Речь:
== == ==
Ладно, не хотел, но скажу. Мне очень грустно осознавать, но очень часто я оказываюсь прав.
Мои адвокаты могут подтвердить: я рассказал ход процесса в самом начале.
С первого дня, как только начали выбирать коллегию присяжных заседателей, стало ясно и понятно, что вы, Ваша честь, к сожалению, заняли позицию стороны обвинения, несмотря на любые нарушения, что бы ни происходило, продавливалась целенаправленно идея «Фургал виновен».
Кто наблюдал процесс, за все эти месяцы мы, вообще-то, про Кадырова и Палея ничего не слышали, их просто не существовало. Оно и понятно, какие доказательства можно было говорить про людей, которых взяли просто с улицы. Им просто не повезло, что Першин ткнул пальцем в эти фотографии.
<...>
Беспрецендентное давление на присяжных! Ну, просто беспрецендентное!
== == ==
Перечень:
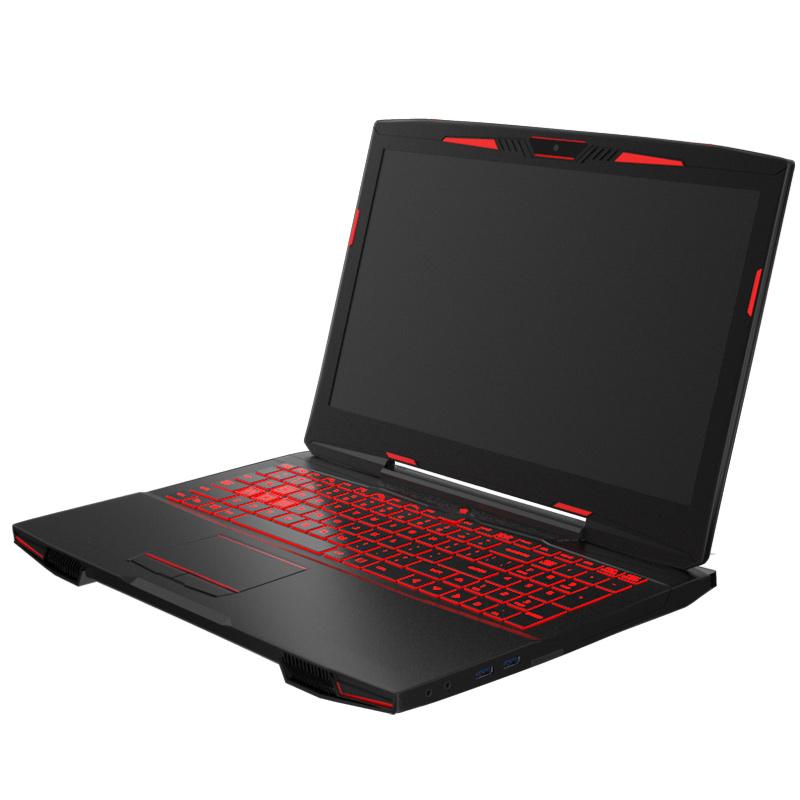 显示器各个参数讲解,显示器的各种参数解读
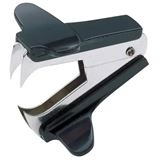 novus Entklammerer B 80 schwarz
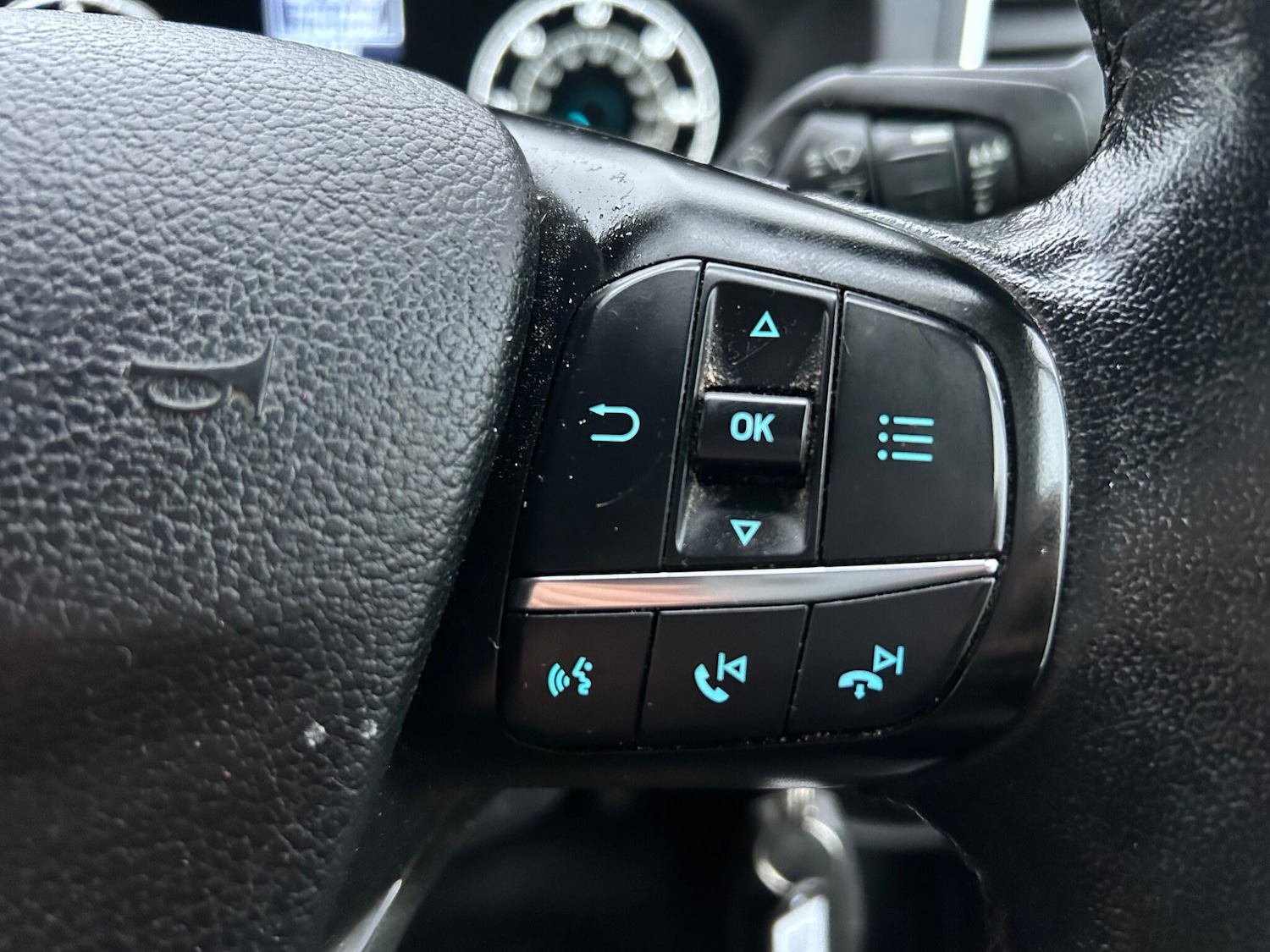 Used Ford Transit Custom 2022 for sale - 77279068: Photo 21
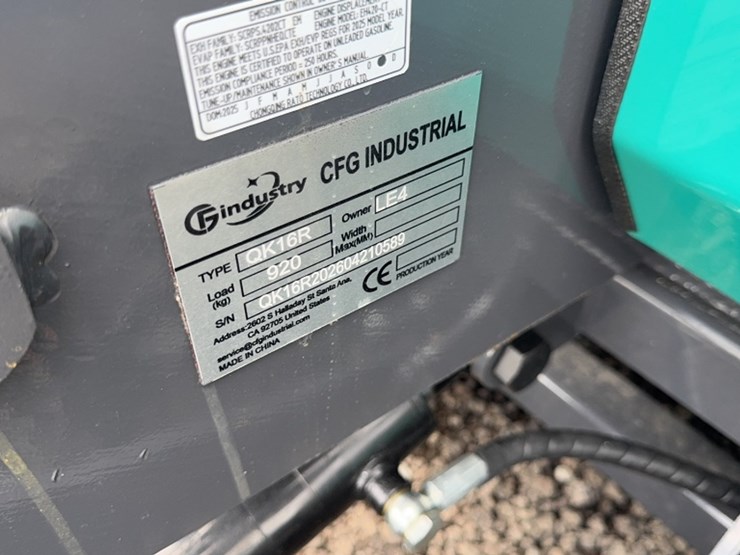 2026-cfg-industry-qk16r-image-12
== == ==
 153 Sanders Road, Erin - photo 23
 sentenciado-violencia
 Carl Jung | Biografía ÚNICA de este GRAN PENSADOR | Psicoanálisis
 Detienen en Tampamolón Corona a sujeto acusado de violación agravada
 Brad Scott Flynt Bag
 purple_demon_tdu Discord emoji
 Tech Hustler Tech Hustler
== == ==
Вопросы:
[1] О ком, согласно речи о судебном процессе, за все месяцы процесса ничего не было слышно?
[2] Продолжите речь о судебном процессе, начиная сразу после её последней фразы.
Перечень здесь не используется.

Ответы по заданиям:
[1] О Кадырове и Палее.

[2]
Вспомните, как могли на месяц отложить заседание только для того, чтобы сохранить пятый номер.
Ведь любое действие имеет какое-то логическое объяснение. Да потому, что все присяжные ввиду того, что они были полностью, считаю, зависимы (кто-то через работу, кто-то через службу, кто-то через деньги – но они были все зависимы), стояла задача ни в коем случае не допустить, чтобы кто-то из присяжных вышел из коллегии.
Я, может, повторюсь, но дело заказное, но даже здесь мы должны понимать, что, кроме заказа, отрабатывался механизм, как можно сегодня перераспределять материальные ресурсы путем посадки людей.
Ведь беда в чем, будучи несогласованным губернатором, я очень сильно мешал структурам, скажем так, пользоваться благами, которые принадлежали всем жителям Хабаровского края. Ну, была отработанная схема, где каждый кормился с определённого куска, но пришёл новый губернатор и сказал, что так больше не будет, и будете платить налоги в бюджет Хабаровского края. А мы будем давать детям бесплатные обеды, мы будем делать перелёты, строить дома, поликлиники и всё остальное. Задача стояла очень простая – в 2023 году уйти не с деньгами (как сказал прокурор, что я жадный), им этого не понять – задача стояла уйти, но остаться в памяти.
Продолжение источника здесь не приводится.